In Bullet Heart Club’s production of Travis Alabanza’s Burgerz, a burger is never just a burger. It’s April 2016 and our protagonist (Kikki Temple) has been struck on the steps of Flinders Street Station in a transphobic attack.
In this case the burger that hits them is literal – two buns, lettuce, tomato and mayo – as is their pain. Reality is stark: of the ‘one hundred’ people who witness the attack, none offer aid.
But, as Temple tells us, this burger is simultaneously metaphorical: ‘an archetype, an emoji’. In the 75 minutes that follow, they reconstruct the weapon of their assailer in a makeshift kitchen.
It’s a cooking tutorial that moves between the metaphorical and the real – from a metaphorical act of defiance, to the construction of a simple meat patty between two buns; from a representation of the realities of Alabanza’s experience as a trans, gender-nonconforming Filipino person, to a question of seasoning.

☆ ☆ ☆ ☆ ☆

* _Parts of the exercise_
1/ Reproduce the review of Burgerz from "But, as Temple" up to and including "a makeshift kitchen.".
2/ In the review of Burgerz, where is the protagonist struck during the attack?
3/ Continue the review of Burgerz past its final sentence.

☆ ☆ ☆ ☆ ☆

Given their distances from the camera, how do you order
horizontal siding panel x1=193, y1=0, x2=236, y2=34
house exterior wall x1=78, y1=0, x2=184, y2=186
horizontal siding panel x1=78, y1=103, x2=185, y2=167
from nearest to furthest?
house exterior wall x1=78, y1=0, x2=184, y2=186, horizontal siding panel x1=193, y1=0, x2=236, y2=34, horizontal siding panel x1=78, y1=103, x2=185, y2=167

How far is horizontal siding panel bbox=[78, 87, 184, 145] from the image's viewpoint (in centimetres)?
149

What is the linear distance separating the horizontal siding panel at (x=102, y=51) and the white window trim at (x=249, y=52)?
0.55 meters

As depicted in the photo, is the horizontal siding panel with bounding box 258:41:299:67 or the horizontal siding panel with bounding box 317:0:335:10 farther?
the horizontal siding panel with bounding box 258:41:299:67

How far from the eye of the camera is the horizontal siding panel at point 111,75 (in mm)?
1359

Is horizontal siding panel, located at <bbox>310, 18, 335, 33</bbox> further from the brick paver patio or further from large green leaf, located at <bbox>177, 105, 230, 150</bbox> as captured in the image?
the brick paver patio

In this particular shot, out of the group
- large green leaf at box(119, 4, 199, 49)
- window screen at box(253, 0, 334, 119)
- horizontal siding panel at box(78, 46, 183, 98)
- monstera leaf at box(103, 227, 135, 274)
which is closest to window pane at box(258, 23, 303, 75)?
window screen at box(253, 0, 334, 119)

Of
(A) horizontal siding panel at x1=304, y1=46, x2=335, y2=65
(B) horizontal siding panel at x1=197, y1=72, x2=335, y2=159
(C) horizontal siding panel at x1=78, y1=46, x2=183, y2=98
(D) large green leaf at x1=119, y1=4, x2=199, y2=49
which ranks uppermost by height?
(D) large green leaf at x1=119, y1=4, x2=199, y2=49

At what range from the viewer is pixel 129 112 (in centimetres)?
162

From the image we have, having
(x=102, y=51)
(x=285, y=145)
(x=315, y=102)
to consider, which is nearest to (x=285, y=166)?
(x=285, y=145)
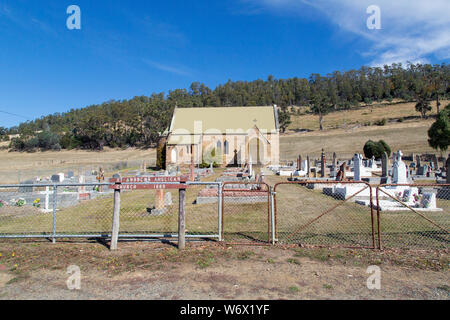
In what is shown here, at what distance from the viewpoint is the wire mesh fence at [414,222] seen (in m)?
6.69

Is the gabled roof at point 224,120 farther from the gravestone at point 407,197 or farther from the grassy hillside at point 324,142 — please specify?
the gravestone at point 407,197

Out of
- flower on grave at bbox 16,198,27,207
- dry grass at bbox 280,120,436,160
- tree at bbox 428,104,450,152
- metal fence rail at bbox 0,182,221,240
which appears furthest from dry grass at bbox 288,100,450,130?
flower on grave at bbox 16,198,27,207


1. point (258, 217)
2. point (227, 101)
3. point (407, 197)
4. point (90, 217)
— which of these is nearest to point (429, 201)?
point (407, 197)

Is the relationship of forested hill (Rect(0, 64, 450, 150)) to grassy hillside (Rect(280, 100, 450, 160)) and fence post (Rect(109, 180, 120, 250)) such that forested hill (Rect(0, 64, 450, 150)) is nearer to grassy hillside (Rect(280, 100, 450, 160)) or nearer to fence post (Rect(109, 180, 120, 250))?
grassy hillside (Rect(280, 100, 450, 160))

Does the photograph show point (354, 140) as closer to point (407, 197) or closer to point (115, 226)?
point (407, 197)

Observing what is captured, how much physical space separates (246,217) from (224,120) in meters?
38.7

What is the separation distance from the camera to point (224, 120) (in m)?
47.5

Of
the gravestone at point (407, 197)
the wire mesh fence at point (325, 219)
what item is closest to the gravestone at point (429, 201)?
the gravestone at point (407, 197)

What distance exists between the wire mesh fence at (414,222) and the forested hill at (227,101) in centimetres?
7306

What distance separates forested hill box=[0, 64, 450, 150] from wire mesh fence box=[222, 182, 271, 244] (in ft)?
239

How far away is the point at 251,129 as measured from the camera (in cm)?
4412

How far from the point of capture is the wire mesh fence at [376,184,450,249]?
6691mm
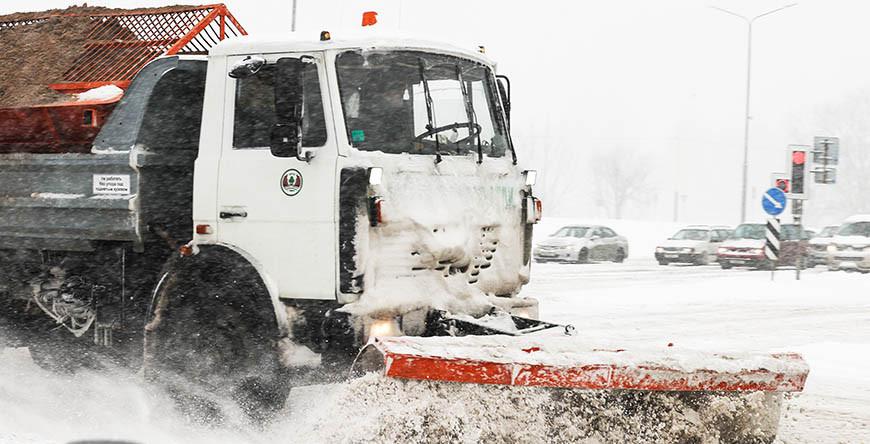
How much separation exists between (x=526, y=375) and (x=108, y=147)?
3.25 meters

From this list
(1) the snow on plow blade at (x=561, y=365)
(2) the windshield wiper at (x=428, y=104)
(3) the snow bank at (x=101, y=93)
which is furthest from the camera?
(3) the snow bank at (x=101, y=93)

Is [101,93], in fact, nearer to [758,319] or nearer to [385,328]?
[385,328]

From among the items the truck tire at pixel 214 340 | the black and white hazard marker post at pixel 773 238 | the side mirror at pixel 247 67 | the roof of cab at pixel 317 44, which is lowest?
the black and white hazard marker post at pixel 773 238

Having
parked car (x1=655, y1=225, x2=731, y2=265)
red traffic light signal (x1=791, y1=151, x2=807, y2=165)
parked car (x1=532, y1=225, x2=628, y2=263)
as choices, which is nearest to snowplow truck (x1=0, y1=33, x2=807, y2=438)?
red traffic light signal (x1=791, y1=151, x2=807, y2=165)

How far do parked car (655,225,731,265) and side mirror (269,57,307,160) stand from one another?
29886 mm

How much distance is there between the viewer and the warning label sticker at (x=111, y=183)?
675cm

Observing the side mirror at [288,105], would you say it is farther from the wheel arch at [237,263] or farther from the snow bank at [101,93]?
the snow bank at [101,93]

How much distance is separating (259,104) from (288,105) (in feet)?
1.86

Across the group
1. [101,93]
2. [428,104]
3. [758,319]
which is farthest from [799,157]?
[101,93]

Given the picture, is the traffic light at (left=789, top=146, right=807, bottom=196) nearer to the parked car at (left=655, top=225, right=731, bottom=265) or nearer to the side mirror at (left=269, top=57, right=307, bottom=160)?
the parked car at (left=655, top=225, right=731, bottom=265)

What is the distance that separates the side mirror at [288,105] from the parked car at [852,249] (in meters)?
27.5

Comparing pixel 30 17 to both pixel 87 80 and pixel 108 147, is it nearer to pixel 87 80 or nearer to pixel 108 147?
pixel 87 80

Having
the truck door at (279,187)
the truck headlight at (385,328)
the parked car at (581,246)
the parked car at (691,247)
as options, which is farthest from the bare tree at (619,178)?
the truck headlight at (385,328)

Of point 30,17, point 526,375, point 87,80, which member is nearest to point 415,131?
point 526,375
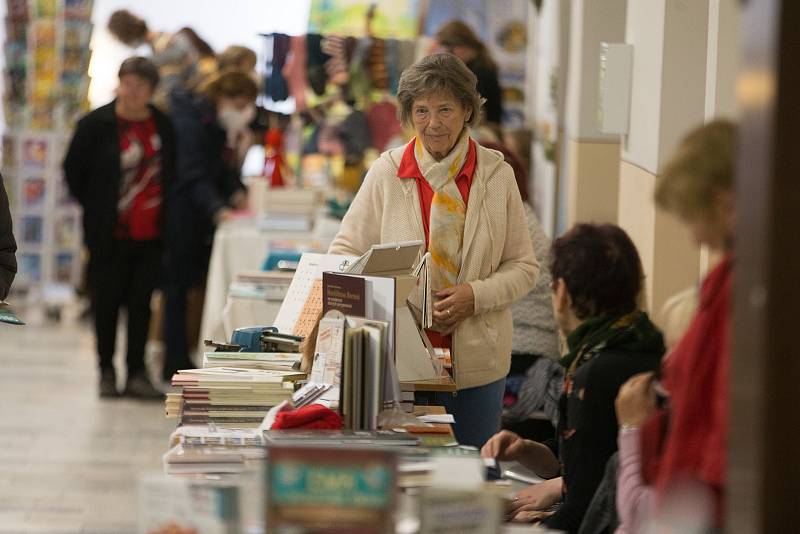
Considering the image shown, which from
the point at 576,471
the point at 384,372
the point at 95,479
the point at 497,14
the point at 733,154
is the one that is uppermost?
the point at 497,14

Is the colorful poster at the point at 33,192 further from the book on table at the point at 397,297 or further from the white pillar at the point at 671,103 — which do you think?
the book on table at the point at 397,297

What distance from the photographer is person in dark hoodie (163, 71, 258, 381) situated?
296 inches

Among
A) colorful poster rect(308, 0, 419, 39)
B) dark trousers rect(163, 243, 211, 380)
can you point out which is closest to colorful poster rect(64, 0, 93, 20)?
colorful poster rect(308, 0, 419, 39)

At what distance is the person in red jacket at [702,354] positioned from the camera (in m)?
1.79

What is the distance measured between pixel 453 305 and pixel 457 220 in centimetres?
25

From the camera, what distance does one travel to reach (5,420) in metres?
6.70

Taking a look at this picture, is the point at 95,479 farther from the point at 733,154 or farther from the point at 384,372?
the point at 733,154

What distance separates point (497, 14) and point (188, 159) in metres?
3.46

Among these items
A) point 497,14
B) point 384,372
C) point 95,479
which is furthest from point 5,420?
point 497,14

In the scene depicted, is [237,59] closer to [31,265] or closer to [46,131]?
[46,131]

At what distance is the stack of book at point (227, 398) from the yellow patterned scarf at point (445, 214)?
0.70 m

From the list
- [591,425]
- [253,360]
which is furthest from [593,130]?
[591,425]

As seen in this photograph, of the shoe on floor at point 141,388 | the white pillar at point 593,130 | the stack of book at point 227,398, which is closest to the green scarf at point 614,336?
the stack of book at point 227,398

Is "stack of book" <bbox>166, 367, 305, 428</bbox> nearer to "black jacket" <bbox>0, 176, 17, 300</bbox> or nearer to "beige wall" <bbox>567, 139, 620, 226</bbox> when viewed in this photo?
"black jacket" <bbox>0, 176, 17, 300</bbox>
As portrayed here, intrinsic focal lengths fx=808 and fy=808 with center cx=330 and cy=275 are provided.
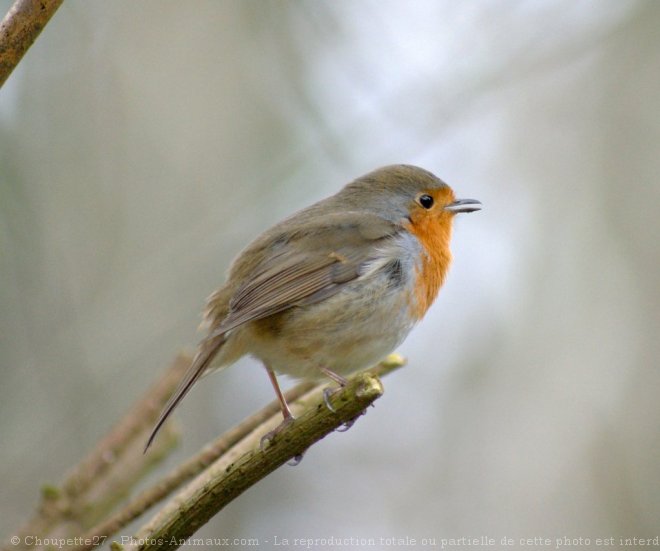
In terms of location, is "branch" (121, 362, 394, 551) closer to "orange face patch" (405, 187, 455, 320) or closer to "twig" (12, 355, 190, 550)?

☆ ☆ ☆ ☆ ☆

* _Task-by-task answers_
1/
But, as Temple tells us, this burger is simultaneously metaphorical: ‘an archetype, an emoji’. In the 75 minutes that follow, they reconstruct the weapon of their assailer in a makeshift kitchen.

2/ On the steps of Flinders Street Station.

3/
Thus begins a complicated dance; a blurring of the lines between reality and representation. Can a burger ever just be a burger? Can a representation of trauma ever touch the realities of that trauma? Is silence complicity?
Thanks to a star-making central performance and a well-oiled team of creatives behind it, Burgerz explores these questions in a singularly affecting theatrical experience seasoned with the bitter taste of all-too-real prejudices. For the third time this year, Theatre Works has another hit on their hands.
It is the first time since Burgerz premiered in 2018 that a performer other than Alabanza has stepped into the role and it’s a difficult act to follow. Alabanza’s text is confessional by nature, exploring the depths of their personal experience with nuance and heart-wrenching vulnerability.
Thankfully, Kikki Temple inhabits the role as if it were her own. With statement jumpsuits and bedazzled pastel crocs – Bethany J Fellow’s costume design is the perfect complement to Temple’s stage persona – they crash into Theatre Works in a golden Fiat with immediate self-assurance.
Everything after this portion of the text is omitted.